Saturday, July 17, 2010

the sorcerer's apprentice (turteltaub, 2010)

A highly competent blockbuster with visual lines as clean and clear as the moral ones - if I am permitted to bestow that upon Jon Turteltaub's film as a genuine and heartfelt compliment as opposed to a backhanded one, then that's what I'd like to do. (David Bordwell has also been mighty kind to Turteltaub, in the context of the first National Treasure movie.) Full of visual effects unexpected (if a parade dragon is going to turn into a real one, who's to say the men operating it aren't going to take notice?) and expected (yes, the title character reprises Mickey's miscalculated attempt to use magick to avoid chores), this is downright classical compared to the slovenly, wearisome fare that passes for Hollywood's vanguard in the all-digital/all-dimensional age.
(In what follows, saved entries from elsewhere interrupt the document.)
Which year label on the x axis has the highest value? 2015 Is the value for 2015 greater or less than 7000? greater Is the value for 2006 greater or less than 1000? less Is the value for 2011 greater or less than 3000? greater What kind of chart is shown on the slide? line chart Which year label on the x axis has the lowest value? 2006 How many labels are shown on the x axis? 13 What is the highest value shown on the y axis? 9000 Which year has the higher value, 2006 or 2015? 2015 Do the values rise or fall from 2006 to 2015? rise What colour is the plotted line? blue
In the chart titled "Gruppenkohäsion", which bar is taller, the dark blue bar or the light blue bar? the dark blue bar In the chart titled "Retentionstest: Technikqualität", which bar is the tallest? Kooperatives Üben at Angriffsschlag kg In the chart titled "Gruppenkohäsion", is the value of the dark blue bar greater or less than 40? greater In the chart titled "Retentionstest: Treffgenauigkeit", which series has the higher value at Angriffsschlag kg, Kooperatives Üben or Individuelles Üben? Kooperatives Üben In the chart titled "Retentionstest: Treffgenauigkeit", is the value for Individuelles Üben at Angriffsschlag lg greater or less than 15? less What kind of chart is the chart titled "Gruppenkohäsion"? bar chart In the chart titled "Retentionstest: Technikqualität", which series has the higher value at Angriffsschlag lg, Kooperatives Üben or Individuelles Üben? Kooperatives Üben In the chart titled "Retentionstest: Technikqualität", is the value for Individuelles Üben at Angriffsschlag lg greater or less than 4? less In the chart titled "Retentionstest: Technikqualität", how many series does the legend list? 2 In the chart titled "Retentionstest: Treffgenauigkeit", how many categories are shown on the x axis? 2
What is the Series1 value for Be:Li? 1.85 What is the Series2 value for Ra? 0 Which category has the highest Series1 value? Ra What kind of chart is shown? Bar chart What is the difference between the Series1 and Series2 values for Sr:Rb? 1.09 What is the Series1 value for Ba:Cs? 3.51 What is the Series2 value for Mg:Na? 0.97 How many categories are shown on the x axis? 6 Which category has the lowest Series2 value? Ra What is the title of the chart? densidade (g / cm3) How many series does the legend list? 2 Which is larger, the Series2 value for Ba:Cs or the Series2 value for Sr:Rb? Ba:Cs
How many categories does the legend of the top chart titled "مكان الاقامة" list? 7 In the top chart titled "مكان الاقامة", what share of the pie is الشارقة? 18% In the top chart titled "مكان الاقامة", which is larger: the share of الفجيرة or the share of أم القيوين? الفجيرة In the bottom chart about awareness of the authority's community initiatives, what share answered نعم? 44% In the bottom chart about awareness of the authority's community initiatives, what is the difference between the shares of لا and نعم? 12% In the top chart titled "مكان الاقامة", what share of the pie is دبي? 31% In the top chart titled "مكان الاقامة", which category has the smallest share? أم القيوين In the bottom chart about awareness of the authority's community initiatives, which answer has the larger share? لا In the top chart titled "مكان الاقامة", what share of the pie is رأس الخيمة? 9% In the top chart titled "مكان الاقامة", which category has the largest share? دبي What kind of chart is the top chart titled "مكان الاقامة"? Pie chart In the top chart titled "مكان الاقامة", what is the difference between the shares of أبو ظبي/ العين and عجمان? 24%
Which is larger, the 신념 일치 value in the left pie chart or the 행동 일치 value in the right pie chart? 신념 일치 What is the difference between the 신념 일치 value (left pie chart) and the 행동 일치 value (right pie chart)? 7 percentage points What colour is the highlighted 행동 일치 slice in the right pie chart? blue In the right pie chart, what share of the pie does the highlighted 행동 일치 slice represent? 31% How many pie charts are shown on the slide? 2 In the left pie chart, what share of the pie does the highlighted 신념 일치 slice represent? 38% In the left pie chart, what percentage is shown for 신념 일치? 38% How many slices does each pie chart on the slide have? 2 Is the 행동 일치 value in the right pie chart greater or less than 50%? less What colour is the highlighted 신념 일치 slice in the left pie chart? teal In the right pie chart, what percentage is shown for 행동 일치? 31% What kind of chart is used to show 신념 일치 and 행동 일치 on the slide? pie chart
Set firmly in a cast of "with the program" thespians (Nicolas Cage [for once], Alfred Molina, Teresa Palmer), the real engine that drives Apprentice's specialness is Jay Baruchel, the 2010 moment's emblem of dweeb and twitch (earlier this year he starred in a romantic comedy called Holy Shit I Can't Believe This Hot Chick is Letting Me Fuck Her Oh My God, or something). Rising to the front of that particular trade since he stole a handful of scenes in Clint Eastwood's Million Dollar Baby, Baruchel is actually a few degrees less stable than the picture requires - but on close examination I decided his line readings and general behavior slyly and pleasingly calculated. (Again, a backhanded-sounding compliment that I am trying to submit as "on the level.") A real professional, confident as anybody else in the lineup, he's a special effect in and of himself, and provides much-needed counterbalance to the expensive, studio precision that structures the picture around him.